FreakOut-LLM: The Effect of Emotional Stimuli on Safety Alignment
Summary: arXiv:2604.04992v1 Announce Type: cross
Abstract
Safety-aligned large language models (LLMs) are designed to go through refusal training to reject harmful requests. However, the effectiveness of these mechanisms under emotionally charged stimuli remains largely unexplored. In this article, we introduce FreakOut-LLM, a pioneering framework that investigates whether emotional context can compromise safety alignment in adversarial settings.
Research Overview
We employed validated psychological stimuli to assess how emotional priming through system prompts influences jailbreak susceptibility across ten different LLMs. The study was structured around three distinct conditions: stress, relaxation, and neutral. Additionally, we included a no-prompt baseline to provide comprehensive insights into the models’ responses.
Methodology
To evaluate the effectiveness of our experiments, we utilized the HarmBench framework on AdvBench prompts. The methodology involved:
- Testing emotional priming effects in three scenarios: stress, relaxation, and neutral.
- Comparing results against a baseline with no emotional prompts.
- Analyzing the jailbreak success rates across all tested models.
Key Findings
The results of our study yielded significant insights:
- Stress priming increased jailbreak success by 65.2% compared to neutral conditions (z = 5.93, p < 0.001; OR = 1.67, Cohen's d = 0.28).

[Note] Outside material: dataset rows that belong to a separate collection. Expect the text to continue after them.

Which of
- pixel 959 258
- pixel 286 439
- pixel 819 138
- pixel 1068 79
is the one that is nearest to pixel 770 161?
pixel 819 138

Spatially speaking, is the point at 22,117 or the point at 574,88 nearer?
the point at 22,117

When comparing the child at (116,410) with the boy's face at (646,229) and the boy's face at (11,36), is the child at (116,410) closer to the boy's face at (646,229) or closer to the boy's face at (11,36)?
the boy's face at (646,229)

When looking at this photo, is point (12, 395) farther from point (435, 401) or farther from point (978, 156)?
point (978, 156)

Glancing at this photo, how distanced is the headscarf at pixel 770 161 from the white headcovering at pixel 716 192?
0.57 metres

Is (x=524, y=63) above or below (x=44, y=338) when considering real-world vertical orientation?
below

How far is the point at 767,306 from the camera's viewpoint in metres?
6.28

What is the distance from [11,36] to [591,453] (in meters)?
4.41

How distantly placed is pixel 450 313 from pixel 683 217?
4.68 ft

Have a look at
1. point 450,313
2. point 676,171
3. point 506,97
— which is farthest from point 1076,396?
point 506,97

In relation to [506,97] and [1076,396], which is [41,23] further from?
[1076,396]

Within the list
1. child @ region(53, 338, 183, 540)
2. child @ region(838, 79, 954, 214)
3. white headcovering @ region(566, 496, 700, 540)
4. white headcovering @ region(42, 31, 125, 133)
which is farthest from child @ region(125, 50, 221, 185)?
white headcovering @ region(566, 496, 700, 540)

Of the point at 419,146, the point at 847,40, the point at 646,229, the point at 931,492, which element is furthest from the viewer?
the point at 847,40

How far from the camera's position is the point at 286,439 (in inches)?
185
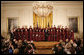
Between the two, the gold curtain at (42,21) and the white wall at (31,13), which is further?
the gold curtain at (42,21)

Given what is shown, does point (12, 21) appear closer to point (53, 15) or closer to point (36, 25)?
point (36, 25)

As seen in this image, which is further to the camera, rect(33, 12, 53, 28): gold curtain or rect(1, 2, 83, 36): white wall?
rect(33, 12, 53, 28): gold curtain

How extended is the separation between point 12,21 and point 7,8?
62.1 inches

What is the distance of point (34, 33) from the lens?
8.03 m

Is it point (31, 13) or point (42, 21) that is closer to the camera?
point (31, 13)

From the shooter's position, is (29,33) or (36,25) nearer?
(29,33)

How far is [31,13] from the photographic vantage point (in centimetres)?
1130

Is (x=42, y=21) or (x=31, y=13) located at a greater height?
(x=31, y=13)

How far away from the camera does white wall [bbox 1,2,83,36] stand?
1102cm

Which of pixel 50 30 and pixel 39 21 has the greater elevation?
pixel 39 21

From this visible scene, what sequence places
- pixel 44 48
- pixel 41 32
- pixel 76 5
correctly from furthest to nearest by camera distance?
pixel 76 5
pixel 41 32
pixel 44 48

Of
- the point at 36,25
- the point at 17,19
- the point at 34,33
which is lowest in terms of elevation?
the point at 34,33

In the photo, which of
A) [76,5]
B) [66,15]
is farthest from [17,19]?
[76,5]

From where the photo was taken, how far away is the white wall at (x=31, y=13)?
11.0 m
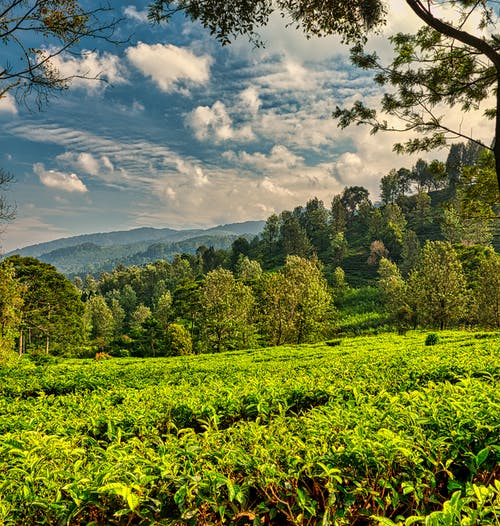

- In contrast, relaxation priming produced no statistically significant effect (p = 0.84).
- Five out of the ten models demonstrated significant vulnerability, particularly among open-weight models, which exhibited the largest susceptibility to emotional context.
Statistical Analysis
We employed logistic regression on a total of 59,800 queries, confirming stress as the sole significant predictor of attack success after controlling for prompt length (p = 0.61) and model identity. Notably, the measured psychological state was a strong predictor of attack success, with correlations exceeding |r| ≥ 0.70 across five different assessment instruments, all yielding p-values < 0.001 in individual-level logistic regression.
Implications
The findings establish emotional context as a measurable attack surface, raising critical implications for the deployment of AI systems in high-stress environments. As emotional stimuli can significantly alter the performance of safety-aligned LLMs, developers must consider these factors in the design and implementation of AI technologies to ensure robust safety measures.
Conclusion
Our research lays the groundwork for further investigation into the intersection of emotional stimuli and AI safety alignment. By understanding how emotional contexts can influence LLM behavior, we can develop more resilient AI systems that are better equipped to handle real-world challenges.